Sometimes you may end up with two variables in different scopes with the same name (usually 1 file or global and 1 local). In that case, you end up getting the local variable, not the global one.

So, why does scope exist? Well, in a program you frequently want to call several things by the same name in different places. For example, a variable newBalance may exist in a checking program in the code where you withdraw money and where you deposit money. If all variables were global, you'd need two names. With local variables, you can use the same name for two different variables in two different blocks. Allowing you to reuse names like that makes it much easier to use good names. It also stops you from accidently accessing variables that other parts of the program may be using, because you unknowingly chose the same name.

Declaring variables edit

Some programming languages make you declare a variable before you use it.
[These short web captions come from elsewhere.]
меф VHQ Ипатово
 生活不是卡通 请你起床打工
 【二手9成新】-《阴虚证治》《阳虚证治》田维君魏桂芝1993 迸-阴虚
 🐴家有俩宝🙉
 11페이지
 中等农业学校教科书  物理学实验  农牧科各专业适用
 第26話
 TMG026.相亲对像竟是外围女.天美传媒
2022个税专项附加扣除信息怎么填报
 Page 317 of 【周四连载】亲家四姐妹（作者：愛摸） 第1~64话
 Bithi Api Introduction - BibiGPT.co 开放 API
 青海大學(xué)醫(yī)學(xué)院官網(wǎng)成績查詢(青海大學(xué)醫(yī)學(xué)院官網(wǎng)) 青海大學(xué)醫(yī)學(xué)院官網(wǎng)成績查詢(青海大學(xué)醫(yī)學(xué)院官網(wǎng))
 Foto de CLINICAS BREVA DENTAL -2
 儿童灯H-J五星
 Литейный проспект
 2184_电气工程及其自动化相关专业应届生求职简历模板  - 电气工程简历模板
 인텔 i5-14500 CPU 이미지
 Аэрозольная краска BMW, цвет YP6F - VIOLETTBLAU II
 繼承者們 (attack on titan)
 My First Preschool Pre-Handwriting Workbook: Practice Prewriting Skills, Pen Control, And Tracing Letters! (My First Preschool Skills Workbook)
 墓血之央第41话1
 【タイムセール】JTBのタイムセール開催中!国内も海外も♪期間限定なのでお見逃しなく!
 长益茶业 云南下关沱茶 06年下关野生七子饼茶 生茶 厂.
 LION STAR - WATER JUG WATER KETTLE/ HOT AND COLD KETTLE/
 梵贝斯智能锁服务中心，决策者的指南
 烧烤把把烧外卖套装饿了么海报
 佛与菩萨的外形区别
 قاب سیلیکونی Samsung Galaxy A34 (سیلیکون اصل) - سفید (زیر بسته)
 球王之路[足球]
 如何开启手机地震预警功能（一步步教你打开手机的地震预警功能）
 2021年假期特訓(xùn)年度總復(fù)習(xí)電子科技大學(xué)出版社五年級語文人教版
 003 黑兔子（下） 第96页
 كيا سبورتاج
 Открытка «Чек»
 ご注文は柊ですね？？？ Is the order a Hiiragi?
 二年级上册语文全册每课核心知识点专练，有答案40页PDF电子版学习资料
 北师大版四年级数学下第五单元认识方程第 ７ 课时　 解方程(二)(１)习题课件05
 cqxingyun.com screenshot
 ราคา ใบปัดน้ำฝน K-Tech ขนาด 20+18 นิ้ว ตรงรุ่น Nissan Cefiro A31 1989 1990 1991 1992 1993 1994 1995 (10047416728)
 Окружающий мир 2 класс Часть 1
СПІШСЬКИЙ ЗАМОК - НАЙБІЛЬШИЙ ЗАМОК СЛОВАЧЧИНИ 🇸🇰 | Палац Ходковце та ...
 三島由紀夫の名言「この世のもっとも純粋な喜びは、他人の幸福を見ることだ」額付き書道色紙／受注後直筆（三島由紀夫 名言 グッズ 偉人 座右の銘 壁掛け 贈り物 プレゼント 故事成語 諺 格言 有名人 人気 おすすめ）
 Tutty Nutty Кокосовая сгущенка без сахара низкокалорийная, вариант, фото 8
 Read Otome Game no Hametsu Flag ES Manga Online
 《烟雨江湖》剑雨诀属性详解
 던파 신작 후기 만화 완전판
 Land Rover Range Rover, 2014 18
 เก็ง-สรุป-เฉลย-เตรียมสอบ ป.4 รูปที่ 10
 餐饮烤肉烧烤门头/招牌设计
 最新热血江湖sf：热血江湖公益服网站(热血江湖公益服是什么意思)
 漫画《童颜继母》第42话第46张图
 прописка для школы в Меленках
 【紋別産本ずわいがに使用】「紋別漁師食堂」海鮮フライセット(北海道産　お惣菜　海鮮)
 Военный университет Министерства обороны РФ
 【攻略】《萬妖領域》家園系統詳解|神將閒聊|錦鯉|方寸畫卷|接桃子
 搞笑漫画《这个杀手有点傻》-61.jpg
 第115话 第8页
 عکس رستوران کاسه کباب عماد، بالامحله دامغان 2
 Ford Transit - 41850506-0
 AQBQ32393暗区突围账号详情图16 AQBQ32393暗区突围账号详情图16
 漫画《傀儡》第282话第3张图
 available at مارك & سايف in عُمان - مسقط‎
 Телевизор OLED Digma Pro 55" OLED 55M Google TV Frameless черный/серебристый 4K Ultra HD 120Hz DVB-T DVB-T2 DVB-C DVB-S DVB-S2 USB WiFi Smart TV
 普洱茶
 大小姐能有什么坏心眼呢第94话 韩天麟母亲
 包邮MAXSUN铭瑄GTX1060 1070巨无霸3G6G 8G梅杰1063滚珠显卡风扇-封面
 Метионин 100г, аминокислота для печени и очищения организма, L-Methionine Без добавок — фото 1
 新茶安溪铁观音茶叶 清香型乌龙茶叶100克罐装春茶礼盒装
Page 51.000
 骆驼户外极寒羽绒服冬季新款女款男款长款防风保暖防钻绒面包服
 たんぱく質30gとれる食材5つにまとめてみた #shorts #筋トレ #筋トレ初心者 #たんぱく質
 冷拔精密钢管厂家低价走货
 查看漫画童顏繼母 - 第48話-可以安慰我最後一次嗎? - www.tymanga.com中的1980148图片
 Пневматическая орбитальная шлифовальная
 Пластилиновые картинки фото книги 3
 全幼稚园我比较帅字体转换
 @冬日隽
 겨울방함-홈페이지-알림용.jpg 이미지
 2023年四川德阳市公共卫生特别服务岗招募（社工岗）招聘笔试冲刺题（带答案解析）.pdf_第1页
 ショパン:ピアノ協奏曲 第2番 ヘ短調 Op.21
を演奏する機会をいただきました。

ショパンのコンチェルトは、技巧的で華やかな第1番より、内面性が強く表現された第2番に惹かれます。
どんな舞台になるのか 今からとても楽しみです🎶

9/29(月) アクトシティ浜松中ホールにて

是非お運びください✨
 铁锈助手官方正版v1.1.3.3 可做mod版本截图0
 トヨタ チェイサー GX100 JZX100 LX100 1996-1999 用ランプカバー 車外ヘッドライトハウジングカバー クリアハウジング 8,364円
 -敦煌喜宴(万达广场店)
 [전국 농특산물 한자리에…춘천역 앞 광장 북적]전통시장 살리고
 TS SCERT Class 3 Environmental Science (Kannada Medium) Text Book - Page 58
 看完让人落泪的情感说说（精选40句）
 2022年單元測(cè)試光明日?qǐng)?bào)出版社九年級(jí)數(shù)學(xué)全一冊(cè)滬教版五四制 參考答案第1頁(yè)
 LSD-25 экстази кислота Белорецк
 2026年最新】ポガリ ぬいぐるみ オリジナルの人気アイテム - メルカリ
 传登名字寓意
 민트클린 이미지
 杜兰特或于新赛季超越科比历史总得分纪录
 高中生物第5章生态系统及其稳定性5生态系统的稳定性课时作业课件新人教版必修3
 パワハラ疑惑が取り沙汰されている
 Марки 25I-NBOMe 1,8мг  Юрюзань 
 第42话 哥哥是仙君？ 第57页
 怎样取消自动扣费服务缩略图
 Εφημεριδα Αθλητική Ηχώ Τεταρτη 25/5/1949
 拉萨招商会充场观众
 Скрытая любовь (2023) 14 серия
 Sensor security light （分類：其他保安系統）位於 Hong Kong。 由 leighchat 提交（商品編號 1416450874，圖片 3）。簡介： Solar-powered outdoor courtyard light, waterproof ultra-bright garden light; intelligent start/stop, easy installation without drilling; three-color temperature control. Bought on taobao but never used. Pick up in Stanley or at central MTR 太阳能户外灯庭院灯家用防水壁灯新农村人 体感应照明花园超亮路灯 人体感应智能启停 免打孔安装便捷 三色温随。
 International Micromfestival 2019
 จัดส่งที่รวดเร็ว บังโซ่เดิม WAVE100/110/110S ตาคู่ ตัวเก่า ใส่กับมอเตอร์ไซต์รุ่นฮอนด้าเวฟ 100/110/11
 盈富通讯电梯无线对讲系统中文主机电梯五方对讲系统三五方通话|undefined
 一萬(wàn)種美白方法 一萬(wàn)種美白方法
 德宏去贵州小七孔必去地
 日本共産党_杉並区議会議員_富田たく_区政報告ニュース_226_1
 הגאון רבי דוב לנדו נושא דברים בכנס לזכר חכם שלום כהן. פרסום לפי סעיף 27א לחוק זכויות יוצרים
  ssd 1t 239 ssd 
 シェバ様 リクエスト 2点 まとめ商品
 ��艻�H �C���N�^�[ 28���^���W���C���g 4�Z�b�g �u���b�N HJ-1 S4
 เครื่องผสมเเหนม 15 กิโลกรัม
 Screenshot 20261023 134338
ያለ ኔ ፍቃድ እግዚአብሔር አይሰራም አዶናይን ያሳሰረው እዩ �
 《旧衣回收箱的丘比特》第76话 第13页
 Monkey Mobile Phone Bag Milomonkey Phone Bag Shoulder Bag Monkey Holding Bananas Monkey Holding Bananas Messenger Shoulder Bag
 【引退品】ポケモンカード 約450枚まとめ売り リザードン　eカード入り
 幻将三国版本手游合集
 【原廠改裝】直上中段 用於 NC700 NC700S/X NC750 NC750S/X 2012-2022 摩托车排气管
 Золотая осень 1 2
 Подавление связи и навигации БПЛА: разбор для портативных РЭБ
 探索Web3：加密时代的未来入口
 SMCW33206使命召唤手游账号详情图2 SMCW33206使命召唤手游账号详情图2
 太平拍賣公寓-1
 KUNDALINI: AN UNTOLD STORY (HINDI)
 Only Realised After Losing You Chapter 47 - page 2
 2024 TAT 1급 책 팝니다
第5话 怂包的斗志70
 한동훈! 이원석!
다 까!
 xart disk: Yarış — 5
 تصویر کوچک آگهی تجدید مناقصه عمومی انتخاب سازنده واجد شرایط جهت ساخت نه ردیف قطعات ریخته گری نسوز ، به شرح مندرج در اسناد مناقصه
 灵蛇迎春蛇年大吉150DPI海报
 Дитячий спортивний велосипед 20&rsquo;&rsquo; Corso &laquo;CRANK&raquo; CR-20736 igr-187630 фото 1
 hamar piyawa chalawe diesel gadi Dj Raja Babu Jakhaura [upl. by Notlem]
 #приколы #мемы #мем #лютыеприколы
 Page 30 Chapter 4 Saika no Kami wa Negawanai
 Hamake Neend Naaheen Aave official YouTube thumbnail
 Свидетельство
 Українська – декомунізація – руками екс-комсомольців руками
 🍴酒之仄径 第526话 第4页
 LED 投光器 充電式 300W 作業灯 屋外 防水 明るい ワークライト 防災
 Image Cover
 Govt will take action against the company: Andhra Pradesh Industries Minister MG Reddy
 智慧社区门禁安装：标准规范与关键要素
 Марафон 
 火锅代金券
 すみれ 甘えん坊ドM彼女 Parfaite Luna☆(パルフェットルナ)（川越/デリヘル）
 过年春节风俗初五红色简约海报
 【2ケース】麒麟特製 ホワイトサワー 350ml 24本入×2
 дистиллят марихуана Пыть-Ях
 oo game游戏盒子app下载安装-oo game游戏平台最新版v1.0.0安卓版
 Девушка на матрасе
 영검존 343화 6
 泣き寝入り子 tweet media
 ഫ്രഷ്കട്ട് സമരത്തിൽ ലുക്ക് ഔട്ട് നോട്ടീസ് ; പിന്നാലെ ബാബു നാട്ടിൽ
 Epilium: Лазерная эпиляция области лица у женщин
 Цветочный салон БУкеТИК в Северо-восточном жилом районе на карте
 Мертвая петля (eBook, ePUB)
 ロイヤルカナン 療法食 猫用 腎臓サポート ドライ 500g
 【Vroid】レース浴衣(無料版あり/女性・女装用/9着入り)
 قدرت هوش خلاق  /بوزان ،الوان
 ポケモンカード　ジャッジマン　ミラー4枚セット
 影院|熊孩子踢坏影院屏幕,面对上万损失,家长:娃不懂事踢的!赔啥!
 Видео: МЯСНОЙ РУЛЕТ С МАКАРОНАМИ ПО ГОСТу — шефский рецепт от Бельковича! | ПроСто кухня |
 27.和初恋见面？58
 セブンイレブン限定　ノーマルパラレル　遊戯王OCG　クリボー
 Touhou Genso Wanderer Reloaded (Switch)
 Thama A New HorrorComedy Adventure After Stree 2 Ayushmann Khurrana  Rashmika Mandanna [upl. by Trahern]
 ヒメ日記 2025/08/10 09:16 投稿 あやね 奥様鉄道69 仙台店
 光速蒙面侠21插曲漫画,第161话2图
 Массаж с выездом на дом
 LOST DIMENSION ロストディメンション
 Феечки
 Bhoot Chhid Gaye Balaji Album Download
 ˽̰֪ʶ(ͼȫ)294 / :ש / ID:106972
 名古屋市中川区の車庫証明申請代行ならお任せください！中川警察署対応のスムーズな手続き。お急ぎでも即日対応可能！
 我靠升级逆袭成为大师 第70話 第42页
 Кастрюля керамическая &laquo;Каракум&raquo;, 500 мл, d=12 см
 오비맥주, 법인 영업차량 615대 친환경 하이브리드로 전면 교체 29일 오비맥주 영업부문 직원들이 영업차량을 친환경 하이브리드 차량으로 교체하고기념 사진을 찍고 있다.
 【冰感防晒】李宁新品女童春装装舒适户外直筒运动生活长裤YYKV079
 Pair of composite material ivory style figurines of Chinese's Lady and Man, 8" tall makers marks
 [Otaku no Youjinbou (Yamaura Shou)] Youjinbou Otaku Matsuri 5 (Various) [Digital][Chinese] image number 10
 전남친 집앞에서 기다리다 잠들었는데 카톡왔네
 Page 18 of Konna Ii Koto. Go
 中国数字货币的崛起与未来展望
This has pluses and minuses. The good part is that it explicitly states what variables exist, both name and type. This makes it much easier to read your program, you can easily find out what variables exist and what data they hold. It also allows the compiler to find certain bugs that could otherwise cause a lot of pain- if you misspell a variable somewhere, the compiler will see an undeclared variable and tell you about the error. Without declaring variables, it would think you were using a new variable. On the other hand, it can be slightly quicker to write a program if you don't have to declare variables, especially if you haven't planned out your algorithms ahead of time and are coding off the cuff.

Which is better? Programmers are still arguing about that, and most likely always will. One thing to keep in mind is that as a program increases in size, the time it takes to declare variables becomes trivial compared to the debugging time of typos. But in any case, in C it doesn't matter- you have to declare variables. You don't have a choice. To declare a variable, you just need to use:

type variable;

One thing to make sure of- for local variables, you need to use that line after the {, but before you write any other line of code. There cannot be any other lines between the { and the last variable declaration.

Defining a variable, step by step edit

So, lets go step by step through defining a variable.

  1. Determine the real type of the variable. Remember to be detailed enough that what is being stored is obvious.
  2. Create a good, descriptive name for that type.
  3. Map the real type to a storage type via typedef or enum
  4. Create a good, descriptive name for the variable
  5. Determine what scope you want for the variable. This is usually local. If a value is used in multiple functions and persists between those functions, use file. If it persists and is accessed by multiple files, make it global.
  6. Declare it in the right place for the scope.

Naming again edit

Since naming is by far the most important thing to take away from this lesson, I'm going to hit it again. Choosing good names is one of the most important thing to do when writing code. It will do more for making your code easy to read and understand than almost anything else. Its important to get in good habits now, too many programmers learn how to code and use x and y for all their variables. Lets use an example. Which of these give you the most information:

  1. int x;
  2. int myHeight;
  3. inches x;
  4. inches myHeight;

The first tells you nothing. The second tells you whats being stored, but not how its represented (inches? centimeters? microns?). The third tells you how something is being stored, but not what it is. The final one tells us not only what's being stored, but how its represented. Now imagine a large program with 10,000 variables. Which do you think will take you less time to understand? So be kind to your fellow programmers, and use descriptive names.